## Your assignment
Could you repeat the records below exactly as written?

## Data to examine
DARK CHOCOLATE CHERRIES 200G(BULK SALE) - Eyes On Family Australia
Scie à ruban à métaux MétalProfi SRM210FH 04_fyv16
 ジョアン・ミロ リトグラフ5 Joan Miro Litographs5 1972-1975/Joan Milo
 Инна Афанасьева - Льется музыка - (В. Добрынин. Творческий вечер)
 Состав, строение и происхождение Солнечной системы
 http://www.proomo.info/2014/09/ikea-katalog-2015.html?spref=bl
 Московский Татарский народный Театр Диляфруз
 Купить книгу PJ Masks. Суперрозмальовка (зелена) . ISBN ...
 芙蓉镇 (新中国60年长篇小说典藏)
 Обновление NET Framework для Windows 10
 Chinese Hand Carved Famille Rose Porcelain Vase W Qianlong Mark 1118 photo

## Written response
DARK CHOCOLATE CHERRIES 200G(BULK SALE) - Eyes On Family Australia
Scie à ruban à métaux MétalProfi SRM210FH 04_fyv16
 ジョアン・ミロ リトグラフ5 Joan Miro Litographs5 1972-1975/Joan Milo
 Инна Афанасьева - Льется музыка - (В. Добрынин. Творческий вечер)
 Состав, строение и происхождение Солнечной системы
 http://www.proomo.info/2014/09/ikea-katalog-2015.html?spref=bl
 Московский Татарский народный Театр Диляфруз
 Купить книгу PJ Masks. Суперрозмальовка (зелена) . ISBN ...
 芙蓉镇 (新中国60年长篇小说典藏)
 Обновление NET Framework для Windows 10
 Chinese Hand Carved Famille Rose Porcelain Vase W Qianlong Mark 1118 photo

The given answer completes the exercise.